Der Gummimann und die Wolkenarme

So soll’s mal aussehen, wenn es fertig ist.

Großartig. EvaMarie lernt Zumba. Mit der Betonung auf lernt. Eieiei.
Die Idee: überall gibt’s Zumba, sogar bei HSE24 und alle, wirklich alle gehen hin. Nicht dass dass für mich ein Kriterium wäre, etwas zu machen. Aber der ganze Stundenplan im Fitness-Center ist voll damit. Und nachdem ich anstrengenden Sport, bei dem ich merke, dass ich Sport mache, gar nicht so mag, geh ich lieber zu irgendwelchen Stunden, in denen mir jemand etwas vorhampelt. Da bin ich so beschäftigt, synchron mitzuhampeln, dass ich völlig vergesse, dass ich mich bewege. Nachvollziehbar?

Ich muss dazu sagen, ich bin Tänzerin. Zumindest früher mal. Jazz, Klassik, Standard-Tanz. Und bisher war ich der Meinung, dass ich meine Extremitäten ganz gut im Griff hätte und irgendetwas ähnliches wie eine anmutige, flüssige Bewegung schon ganz gut hinbekomme. So ein paar Latin-Moves? Easy….

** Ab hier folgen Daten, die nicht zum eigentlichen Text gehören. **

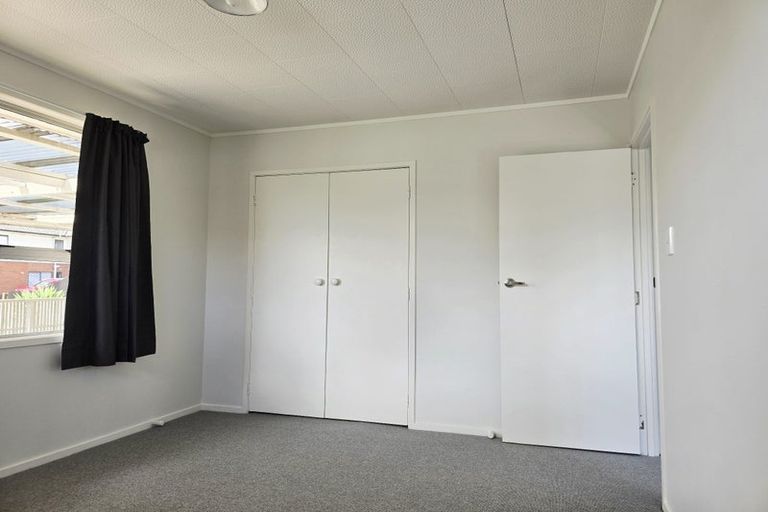 Photo of property in 5 Harriet Street, Favona, Auckland, 2024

Also los. Zumba-Stunde im Fitness-Studio. Der Saal voll. Mit normalen Menschen. So schlimm wird’s nicht werden.
Zu Latin-Music kommt ein Pool-Animateur, der augenscheinlich aus dem Club-Med oder von der Aida ausgebrochen ist, in den Raum gesprungen und nimmt den Platz vorne ein. Ein kleiner kolumbianischer Gummimensch mit perfekt ausgezirkeltem 3-Tage-Bart, Baggy-Pants und Muscle-Shirt. „Are you reeeeeady?“ Weiß ich noch nicht.
Und los geht’s. Ohne was zu sagen einfach mitmachen. Mitmachen. Gut. Beine, Salsa, geht. Arme dazu… moment …. neuer Move. Bein hoch. Nach zwei Schritten: Merengue. Fein. Doch Salsa. Diesmal nach hinten versetzen. Arme!!!! Und dann ein kleiner Shake. Neue Beine…. ARME!!! Puh. „Habt Ihr noch Luft?“ lässt Gummimann frenetisch verlauten. Luft ja, aber einen Knoten in den Armen.

Ich erinnere mich an das innere Lächeln und die Wolkenarme aus der Tai-Chi Stunde davor. Dann mach ich einfach Wolkenarme. Merkt ja keiner, wie ich das innerlich nenne. Und Gummimann läuft zu Hochform auf.
Und ja, es macht wahnsinnig Spaß, zu fetziger Musik – die eigentlich gar nicht meine ist, mich aber irgendwie automatisch tanzt – durch den Saal zu hampeln. Trotz allem. Da geh ich wieder hin. Wenn ich meine Arme ausgeknotet habe.